• _Written instruction_:
Copy out all the records exactly.

------------

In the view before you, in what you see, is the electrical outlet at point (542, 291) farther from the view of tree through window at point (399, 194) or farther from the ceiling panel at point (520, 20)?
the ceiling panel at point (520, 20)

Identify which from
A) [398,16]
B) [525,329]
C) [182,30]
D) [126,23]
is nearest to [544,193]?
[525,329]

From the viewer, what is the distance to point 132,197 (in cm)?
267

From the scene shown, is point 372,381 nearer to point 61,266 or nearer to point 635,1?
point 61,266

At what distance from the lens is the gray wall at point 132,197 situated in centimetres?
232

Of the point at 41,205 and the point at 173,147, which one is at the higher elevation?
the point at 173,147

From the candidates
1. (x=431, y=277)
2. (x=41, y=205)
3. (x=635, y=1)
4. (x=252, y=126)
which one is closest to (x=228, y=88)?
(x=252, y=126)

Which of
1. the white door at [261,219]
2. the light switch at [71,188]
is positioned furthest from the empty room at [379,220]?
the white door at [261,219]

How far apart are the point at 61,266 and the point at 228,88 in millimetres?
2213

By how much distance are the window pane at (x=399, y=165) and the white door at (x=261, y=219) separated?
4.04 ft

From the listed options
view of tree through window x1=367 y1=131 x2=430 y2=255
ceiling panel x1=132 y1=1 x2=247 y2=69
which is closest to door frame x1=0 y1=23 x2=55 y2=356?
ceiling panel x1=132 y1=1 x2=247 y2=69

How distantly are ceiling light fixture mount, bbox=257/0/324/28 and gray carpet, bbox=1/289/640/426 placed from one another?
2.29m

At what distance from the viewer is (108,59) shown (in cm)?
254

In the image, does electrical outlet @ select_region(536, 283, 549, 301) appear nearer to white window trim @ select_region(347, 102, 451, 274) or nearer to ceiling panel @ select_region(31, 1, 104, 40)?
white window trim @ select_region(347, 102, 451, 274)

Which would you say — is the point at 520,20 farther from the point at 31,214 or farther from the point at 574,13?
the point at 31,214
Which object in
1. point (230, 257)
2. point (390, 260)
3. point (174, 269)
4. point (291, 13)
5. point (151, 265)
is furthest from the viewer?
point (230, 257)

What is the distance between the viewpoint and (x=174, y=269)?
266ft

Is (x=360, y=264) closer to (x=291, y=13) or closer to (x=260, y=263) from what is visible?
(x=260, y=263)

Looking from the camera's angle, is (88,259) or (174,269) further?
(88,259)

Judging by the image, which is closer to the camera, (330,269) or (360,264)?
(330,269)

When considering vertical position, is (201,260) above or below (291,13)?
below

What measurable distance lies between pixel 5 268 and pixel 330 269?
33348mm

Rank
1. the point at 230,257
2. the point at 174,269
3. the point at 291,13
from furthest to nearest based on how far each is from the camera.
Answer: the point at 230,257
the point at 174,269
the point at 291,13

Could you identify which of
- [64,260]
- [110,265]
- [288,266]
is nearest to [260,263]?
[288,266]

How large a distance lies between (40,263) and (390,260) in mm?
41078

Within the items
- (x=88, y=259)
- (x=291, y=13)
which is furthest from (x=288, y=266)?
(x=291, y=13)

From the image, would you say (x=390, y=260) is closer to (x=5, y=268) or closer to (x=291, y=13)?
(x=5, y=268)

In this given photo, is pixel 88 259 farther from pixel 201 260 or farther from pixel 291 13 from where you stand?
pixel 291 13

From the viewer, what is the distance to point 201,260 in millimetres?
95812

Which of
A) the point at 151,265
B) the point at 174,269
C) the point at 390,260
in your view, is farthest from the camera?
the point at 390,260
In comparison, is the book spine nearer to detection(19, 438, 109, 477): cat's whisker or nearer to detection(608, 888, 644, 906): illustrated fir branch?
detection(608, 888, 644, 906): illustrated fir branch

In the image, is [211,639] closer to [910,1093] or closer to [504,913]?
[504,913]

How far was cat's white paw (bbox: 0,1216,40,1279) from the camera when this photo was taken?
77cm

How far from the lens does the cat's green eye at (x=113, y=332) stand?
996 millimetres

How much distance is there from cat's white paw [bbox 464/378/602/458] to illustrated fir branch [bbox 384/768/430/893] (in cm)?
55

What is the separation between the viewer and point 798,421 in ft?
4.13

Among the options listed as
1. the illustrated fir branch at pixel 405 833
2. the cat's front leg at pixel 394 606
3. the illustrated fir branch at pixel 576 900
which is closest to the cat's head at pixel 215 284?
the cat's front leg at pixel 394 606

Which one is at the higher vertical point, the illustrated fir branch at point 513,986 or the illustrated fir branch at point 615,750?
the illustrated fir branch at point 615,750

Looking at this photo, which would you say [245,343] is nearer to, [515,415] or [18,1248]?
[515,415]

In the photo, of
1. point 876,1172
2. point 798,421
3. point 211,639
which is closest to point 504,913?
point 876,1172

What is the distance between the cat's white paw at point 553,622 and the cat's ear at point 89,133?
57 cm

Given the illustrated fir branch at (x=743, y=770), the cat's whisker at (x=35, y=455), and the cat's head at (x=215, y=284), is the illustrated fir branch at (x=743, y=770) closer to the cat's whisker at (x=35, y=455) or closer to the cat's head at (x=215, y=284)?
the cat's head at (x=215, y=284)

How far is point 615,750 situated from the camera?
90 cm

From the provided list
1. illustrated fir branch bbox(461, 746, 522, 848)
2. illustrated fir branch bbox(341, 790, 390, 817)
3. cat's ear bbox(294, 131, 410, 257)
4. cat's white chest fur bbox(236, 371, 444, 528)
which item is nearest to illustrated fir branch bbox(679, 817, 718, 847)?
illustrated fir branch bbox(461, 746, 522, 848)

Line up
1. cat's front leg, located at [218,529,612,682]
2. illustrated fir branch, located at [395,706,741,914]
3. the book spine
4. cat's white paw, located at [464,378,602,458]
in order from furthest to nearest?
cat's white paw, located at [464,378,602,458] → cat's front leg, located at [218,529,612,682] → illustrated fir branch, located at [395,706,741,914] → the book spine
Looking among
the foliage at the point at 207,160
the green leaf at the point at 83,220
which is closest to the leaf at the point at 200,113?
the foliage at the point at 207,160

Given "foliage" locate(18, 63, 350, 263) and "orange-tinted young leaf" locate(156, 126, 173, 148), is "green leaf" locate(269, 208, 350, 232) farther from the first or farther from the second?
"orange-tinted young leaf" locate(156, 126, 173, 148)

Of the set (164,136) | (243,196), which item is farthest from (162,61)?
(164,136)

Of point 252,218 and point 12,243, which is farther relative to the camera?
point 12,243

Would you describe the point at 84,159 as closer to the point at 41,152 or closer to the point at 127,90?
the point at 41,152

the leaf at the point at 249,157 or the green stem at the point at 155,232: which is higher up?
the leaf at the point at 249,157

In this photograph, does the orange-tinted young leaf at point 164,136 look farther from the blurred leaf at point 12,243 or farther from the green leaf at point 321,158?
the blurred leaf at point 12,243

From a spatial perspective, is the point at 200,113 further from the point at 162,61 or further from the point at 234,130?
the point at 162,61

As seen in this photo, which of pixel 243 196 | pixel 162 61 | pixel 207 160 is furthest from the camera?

------------

• _Response below_:
In the view before you, in what you see, is the electrical outlet at point (542, 291) farther from the view of tree through window at point (399, 194) or farther from the ceiling panel at point (520, 20)?
the ceiling panel at point (520, 20)

Identify which from
A) [398,16]
B) [525,329]
C) [182,30]
D) [126,23]
is nearest to [544,193]?
[525,329]

From the viewer, what is the distance to point 132,197 (in cm)?
267

From the scene shown, is point 372,381 nearer to point 61,266 or nearer to point 635,1?
point 61,266

At what distance from the lens is the gray wall at point 132,197 situated in centimetres?
232

Of the point at 41,205 and the point at 173,147, which one is at the higher elevation?
the point at 173,147

From the candidates
1. (x=431, y=277)
2. (x=41, y=205)
3. (x=635, y=1)
4. (x=252, y=126)
which one is closest to (x=228, y=88)?
(x=252, y=126)

Which of
1. the white door at [261,219]
2. the light switch at [71,188]
is positioned furthest from the empty room at [379,220]?
the white door at [261,219]

How far apart are the point at 61,266 and the point at 228,88 in millimetres?
2213

By how much distance are the window pane at (x=399, y=165) and the white door at (x=261, y=219) separated?
4.04 ft

From the listed options
view of tree through window x1=367 y1=131 x2=430 y2=255
ceiling panel x1=132 y1=1 x2=247 y2=69
which is closest to door frame x1=0 y1=23 x2=55 y2=356?
ceiling panel x1=132 y1=1 x2=247 y2=69

How distantly are ceiling light fixture mount, bbox=257/0/324/28 and gray carpet, bbox=1/289/640/426 placed from one another?
2.29m

At what distance from the viewer is (108,59) shown (in cm)?
254

In the image, does electrical outlet @ select_region(536, 283, 549, 301) appear nearer to white window trim @ select_region(347, 102, 451, 274) or nearer to ceiling panel @ select_region(31, 1, 104, 40)?
white window trim @ select_region(347, 102, 451, 274)

Which would you say — is the point at 520,20 farther from the point at 31,214 or farther from the point at 574,13?
the point at 31,214
Which object in
1. point (230, 257)
2. point (390, 260)
3. point (174, 269)
4. point (291, 13)
5. point (151, 265)
is furthest from the viewer?
point (230, 257)

What is the distance between the viewpoint and (x=174, y=269)?
266ft

Is (x=360, y=264) closer to (x=291, y=13) or closer to (x=260, y=263) from what is visible?
(x=260, y=263)

Looking from the camera's angle, is (88,259) or (174,269) further?
(88,259)

Judging by the image, which is closer to the camera, (330,269) or (360,264)?
(330,269)

When considering vertical position, is (201,260) above or below (291,13)?
below

What measurable distance lies between pixel 5 268 and pixel 330 269?
33348mm

Rank
1. the point at 230,257
2. the point at 174,269
3. the point at 291,13
from furthest to nearest based on how far each is from the camera.
Answer: the point at 230,257
the point at 174,269
the point at 291,13

Could you identify which of
- [64,260]
- [110,265]
- [288,266]
is nearest to [260,263]?
[288,266]

How large a distance lies between (40,263) and (390,260) in mm?
41078

Within the items
- (x=88, y=259)
- (x=291, y=13)
which is furthest from (x=288, y=266)?
(x=291, y=13)

From the image, would you say (x=390, y=260) is closer to (x=5, y=268) or closer to (x=291, y=13)?
(x=5, y=268)

In this given photo, is pixel 88 259 farther from pixel 201 260 or farther from pixel 291 13 from where you stand?
pixel 291 13

From the viewer, what is the distance to point 201,260 in millimetres?
95812

Which of
A) the point at 151,265
B) the point at 174,269
C) the point at 390,260
in your view, is farthest from the camera?
the point at 390,260
In comparison, is the book spine nearer to detection(19, 438, 109, 477): cat's whisker or nearer to detection(608, 888, 644, 906): illustrated fir branch?
detection(608, 888, 644, 906): illustrated fir branch

In the image, is [211,639] closer to [910,1093] or closer to [504,913]?
[504,913]

How far was cat's white paw (bbox: 0,1216,40,1279) from the camera when this photo was taken?
77cm

How far from the lens does the cat's green eye at (x=113, y=332) stand?
996 millimetres

How much distance is there from cat's white paw [bbox 464/378/602/458] to illustrated fir branch [bbox 384/768/430/893] (in cm)?
55

What is the separation between the viewer and point 798,421 in ft?
4.13

Among the options listed as
1. the illustrated fir branch at pixel 405 833
2. the cat's front leg at pixel 394 606
3. the illustrated fir branch at pixel 576 900
which is closest to the cat's head at pixel 215 284?
the cat's front leg at pixel 394 606

Which one is at the higher vertical point, the illustrated fir branch at point 513,986 or the illustrated fir branch at point 615,750?
the illustrated fir branch at point 615,750

Looking at this photo, which would you say [245,343] is nearer to, [515,415] or [18,1248]?
[515,415]

In the photo, of
1. point 876,1172
2. point 798,421
3. point 211,639
which is closest to point 504,913?
point 876,1172

What is the distance between the cat's white paw at point 553,622 and the cat's ear at point 89,133?
57 cm

Given the illustrated fir branch at (x=743, y=770), the cat's whisker at (x=35, y=455), and the cat's head at (x=215, y=284), is the illustrated fir branch at (x=743, y=770) closer to the cat's whisker at (x=35, y=455) or closer to the cat's head at (x=215, y=284)?
the cat's head at (x=215, y=284)

How far is point 615,750 situated from the camera?
90 cm

From the provided list
1. illustrated fir branch bbox(461, 746, 522, 848)
2. illustrated fir branch bbox(341, 790, 390, 817)
3. cat's ear bbox(294, 131, 410, 257)
4. cat's white chest fur bbox(236, 371, 444, 528)
which item is nearest to illustrated fir branch bbox(679, 817, 718, 847)?
illustrated fir branch bbox(461, 746, 522, 848)

Line up
1. cat's front leg, located at [218,529,612,682]
2. illustrated fir branch, located at [395,706,741,914]
3. the book spine
4. cat's white paw, located at [464,378,602,458]
in order from furthest to nearest?
cat's white paw, located at [464,378,602,458] → cat's front leg, located at [218,529,612,682] → illustrated fir branch, located at [395,706,741,914] → the book spine
Looking among
the foliage at the point at 207,160
the green leaf at the point at 83,220
which is closest to the leaf at the point at 200,113?
the foliage at the point at 207,160

Given "foliage" locate(18, 63, 350, 263) and "orange-tinted young leaf" locate(156, 126, 173, 148), is "green leaf" locate(269, 208, 350, 232) farther from the first or farther from the second?
"orange-tinted young leaf" locate(156, 126, 173, 148)

Of the set (164,136) | (243,196), which item is farthest from (162,61)?
(164,136)

Of point 252,218 and point 12,243, which is farther relative to the camera?
point 12,243

Would you describe the point at 84,159 as closer to the point at 41,152 or closer to the point at 127,90?
the point at 41,152

the leaf at the point at 249,157 or the green stem at the point at 155,232: which is higher up?
the leaf at the point at 249,157

In this photograph, does the orange-tinted young leaf at point 164,136 look farther from the blurred leaf at point 12,243 or farther from the green leaf at point 321,158?
the blurred leaf at point 12,243

From a spatial perspective, is the point at 200,113 further from the point at 162,61 or further from the point at 234,130?
the point at 162,61

As seen in this photo, which of pixel 243 196 | pixel 162 61 | pixel 207 160 is furthest from the camera?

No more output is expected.